Your goal:
Please copy out the stretch of the data below, from the line containing "As the image" through the end of the data, reproducing each line verbatim.

<<<<

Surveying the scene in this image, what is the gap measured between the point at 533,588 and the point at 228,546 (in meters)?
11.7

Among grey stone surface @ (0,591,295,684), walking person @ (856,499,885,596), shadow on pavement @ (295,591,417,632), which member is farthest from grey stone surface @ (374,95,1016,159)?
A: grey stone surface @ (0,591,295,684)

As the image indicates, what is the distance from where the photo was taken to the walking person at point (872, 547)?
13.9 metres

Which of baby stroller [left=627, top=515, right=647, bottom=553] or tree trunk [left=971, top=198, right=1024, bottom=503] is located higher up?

>>>>

Task answer:
As the image indicates, what is the distance from where the photo was taken to the walking person at point (872, 547)?
13.9 metres

Which of baby stroller [left=627, top=515, right=647, bottom=553] or tree trunk [left=971, top=198, right=1024, bottom=503] is located higher up?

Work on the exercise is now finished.